Tagliabracci (ed.), Introduzione alla genetica forense

by Francesca on 21/03/2010

Tagliabracci Introduzione genetica forense

Introduzione alla genetica forsense (a cura di Adriano Tagliabracci, Springer Italia, 2010) si presenta come un testo di introduzione (come palesato dal titolo) alle tecniche forensi dirette all’identificazione personale e all’accertamento di paternità, insomma al c.d. test del DNA o DNA fingerprinting (o fingerprinting genetico).

Non sono assolutamente in grado di valutare questo volume sotto il profilo tecnico, ma di certo posso esprimere un giudizio circa la sua chiarezza espositiva e la sua fruibilità: se siete già piuttosto afferati sul tema, allora, forse, questo testo può esservi utile, ma se, invece, come la sottoscritta, non avete competenze specialistiche e volete solo farmi un’idea di come funzioni il DNA fingerprinting, allora vi consiglio di non sfogliarlo nemmeno.

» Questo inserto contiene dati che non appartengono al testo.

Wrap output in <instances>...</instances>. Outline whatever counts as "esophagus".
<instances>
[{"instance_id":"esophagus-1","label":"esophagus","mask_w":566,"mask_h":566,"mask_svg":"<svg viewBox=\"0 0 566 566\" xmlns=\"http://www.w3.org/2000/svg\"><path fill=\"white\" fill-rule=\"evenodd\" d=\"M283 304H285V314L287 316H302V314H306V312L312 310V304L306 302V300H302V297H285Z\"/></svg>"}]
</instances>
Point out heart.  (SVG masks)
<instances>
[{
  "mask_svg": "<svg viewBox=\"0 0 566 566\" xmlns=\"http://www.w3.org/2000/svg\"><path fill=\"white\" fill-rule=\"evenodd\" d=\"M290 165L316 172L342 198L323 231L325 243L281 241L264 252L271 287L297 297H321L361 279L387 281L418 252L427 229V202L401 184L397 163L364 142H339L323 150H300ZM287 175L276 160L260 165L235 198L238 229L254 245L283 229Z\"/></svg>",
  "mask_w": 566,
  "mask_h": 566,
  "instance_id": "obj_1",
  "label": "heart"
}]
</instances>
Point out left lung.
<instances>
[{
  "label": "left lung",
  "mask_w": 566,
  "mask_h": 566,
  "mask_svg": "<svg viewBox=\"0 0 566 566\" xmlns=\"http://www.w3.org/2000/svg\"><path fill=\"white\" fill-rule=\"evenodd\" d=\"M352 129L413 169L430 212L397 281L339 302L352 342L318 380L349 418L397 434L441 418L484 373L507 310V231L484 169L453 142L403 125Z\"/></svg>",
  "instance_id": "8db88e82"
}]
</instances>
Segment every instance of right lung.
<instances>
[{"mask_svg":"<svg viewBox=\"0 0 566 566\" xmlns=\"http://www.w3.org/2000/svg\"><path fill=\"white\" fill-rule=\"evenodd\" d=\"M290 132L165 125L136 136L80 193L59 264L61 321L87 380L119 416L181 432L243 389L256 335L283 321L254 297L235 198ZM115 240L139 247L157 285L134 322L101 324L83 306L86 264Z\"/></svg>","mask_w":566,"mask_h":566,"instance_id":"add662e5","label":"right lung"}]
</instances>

Peraltro, mentre in alcuni paragrafi, si presume che il lettore sia un semi-analfabeta e gli si spiega (invero non in modo assolutamente perspicuo)  cos’è il DNA, cos’è un allele o come funzionano le leggi mendeliane, in altri si assume invece che lo stesso lettore sia un chimico o un biologo che ha già maturato esperienze pratiche in tema di fingerprinting genetico. Tanto per dirne una, non vi è alcuno schema riassuntivo delle diverse fasi del DNA fingerprinting e desumerle dai vari paragrafi non è affatto agevole, tanto il linguaggio è tecnico e l’esposizione tutt’altro che chiara (per non dire, criptica). Insomma, se si sa già come funziona, forse questo testo, può essere di qualche ausilio, ma se non si sa ancora come funziona, di certo non lo si apprende da questa “introduzione”.